Regulatory Comments

Comments of TechFreedom and the International Center for Law & Economics, In The Matter of Nomi Technologies, Inc., FTC

Summary

“The FTC’s consent decree with Nomi Technologies is remarkable for two things. First is what it does not do, practically: empower consumers to opt-out of cell phone tracking while shopping in retail stores. Perversely, the settlement may make it less likely that consumers will be able to do so, or that they will even be notified about in-store tracking. Second is what it does do legally: confirm that the FTC has all-but abandoned the materiality requirement that lies at the heart of the Deception Policy Statement.

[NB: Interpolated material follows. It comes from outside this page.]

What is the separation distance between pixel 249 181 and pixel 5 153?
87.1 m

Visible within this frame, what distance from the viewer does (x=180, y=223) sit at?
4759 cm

Our comments on this matter are embodied in the attached ICLE white paper, In the Matter of Nomi, Technologies, Inc.: The Dark Side of the FTC’s Latest Feel-Good Case (Appendix A). In general, we find troubling the FTC’s continuing use of the so-called “common law of consent decrees” — building de facto regulation through unadjudicated settlements, thus largely (if not entirely) avoiding external judicial constraint upon its discretion to apply the requirements of deception and unfairness without the appropriate analytical rigor required by judicial review. In particular, we object to the quasi-precedential standards set by this settlement: that privacy policies merit the presumption of materiality; that each sentence of a
privacy policy can merits the presumption of materiality, even taken in isolation and regardless of the specific circumstances; and that that presumption is effectively irrebuttable.”